# Linear regression incorrect prediction using Matlab

In the plot below the red crossed line is the actual curve and the crossed blue line is the predicted curve. I am using least squares for linear prediction. I have used 1:79 examples in training and the remaining for testing. The test data points are never seen during training. What is my mistake? Why am I getting such a weird prediction? I want to see the sine curve as the predicted output which should be very close to the original data. %generate some data
x=linspace(0,2*pi,100)';
y=sin(x); %response

X=x;
y=y;
% Convert matrix values to double
X = double(X(1:79));
y = double(y(1:79));

% Plot data
plot(X, y, 'rx', 'MarkerSize', 10);

m = length(y);
X = [ones(m, 1) X];

% Gradient Descent with Normal Equation
theta = (pinv(X'*X))*X'*y

% Predict  from 80 till last sample
test_samples = x(80:end);
test_samples_val = [ones(length(test_samples),1) test_samples];

% Calculate predicted value
pred_value = test_samples_val * theta;

X = vertcat(X, test_samples_val);
regressionline = X*theta;

% Plot predicted value with blue cross
plot(test_samples, pred_value, 'bx', 'MarkerSize', 10);


You are calculating a linear regression in a nonlinear environment, which means you will need nonlinear exogenous variables.

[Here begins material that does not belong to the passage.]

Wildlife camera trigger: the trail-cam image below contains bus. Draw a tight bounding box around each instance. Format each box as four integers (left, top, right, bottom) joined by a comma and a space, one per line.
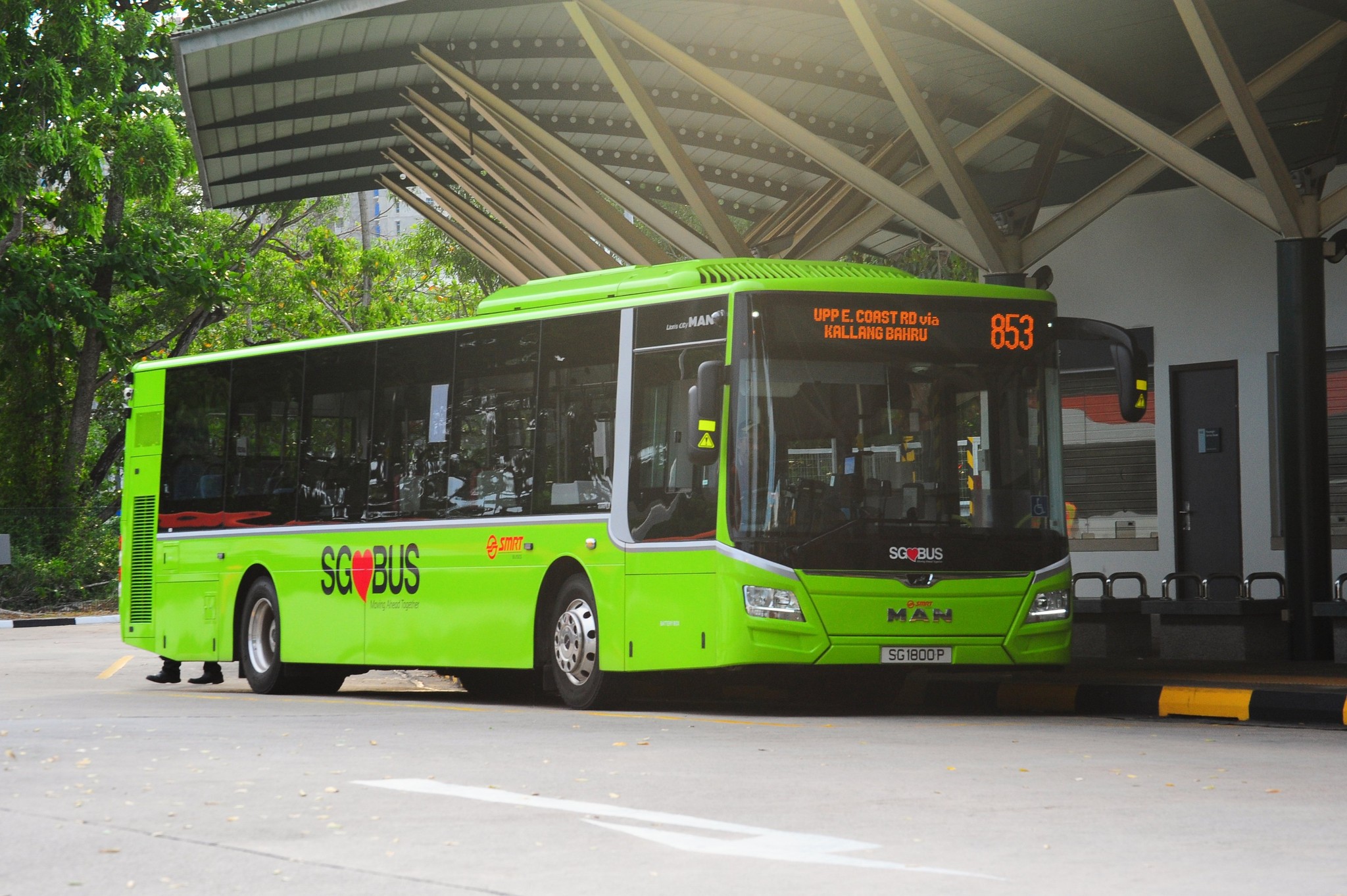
116, 254, 1151, 712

You are calculating $$Y=\beta_0+\beta_1x$$ (a linear equation) when you need at least a polynominal equation. The following code calculated this equation: $$Y=\beta_0+\beta_1x+\beta_2x^2+\beta_3x^3$$ (maybe not the best equation but a working one)

%generate some data
x=linspace(0,2*pi,100)';
y=sin(x); %response

hold on
X=x;
y=y;
% Convert matrix values to double
X = double(X(1:79));
y = double(y(1:79));

% Plot data
plot(X, y, 'rx', 'MarkerSize', 10);

m = length(y);
X = [ones(m, 1) X X.^2 X.^3];

% Gradient Descent with Normal Equation
theta = (pinv(X'*X))*X'*y;

% Predict  from 80 till last sample
test_samples = x(80:end);
test_samples_val = [ones(length(test_samples),1) test_samples test_samples.^2 ...
test_samples.^3];

% Calculate predicted value
pred_value = test_samples_val * theta;

X = vertcat(X, test_samples_val);
regressionline = X*theta;

% Plot predicted value with blue cross
plot(test_samples, pred_value, 'bx', 'MarkerSize', 10);


You want to model a non-linear function by a line that is really not suppose to work.

## Exception

Well, for small ranges you can indeed approximate a sine wave by a line, for example we know that

$$sin(\theta) \approx \theta$$ if $$\theta \approx 0$$

This linerization is common when modeling physical systems.

You model was trainned using the range $$[0,4.85]$$ (approximately), using linearly spaced values, but tested in the range $$[4.85,6.14]$$.
1 - To overcome your interval problem, you could reduce the range to $$[1.5,4.8]$$ radians or any interval without zero-crossings in the derivative of your function.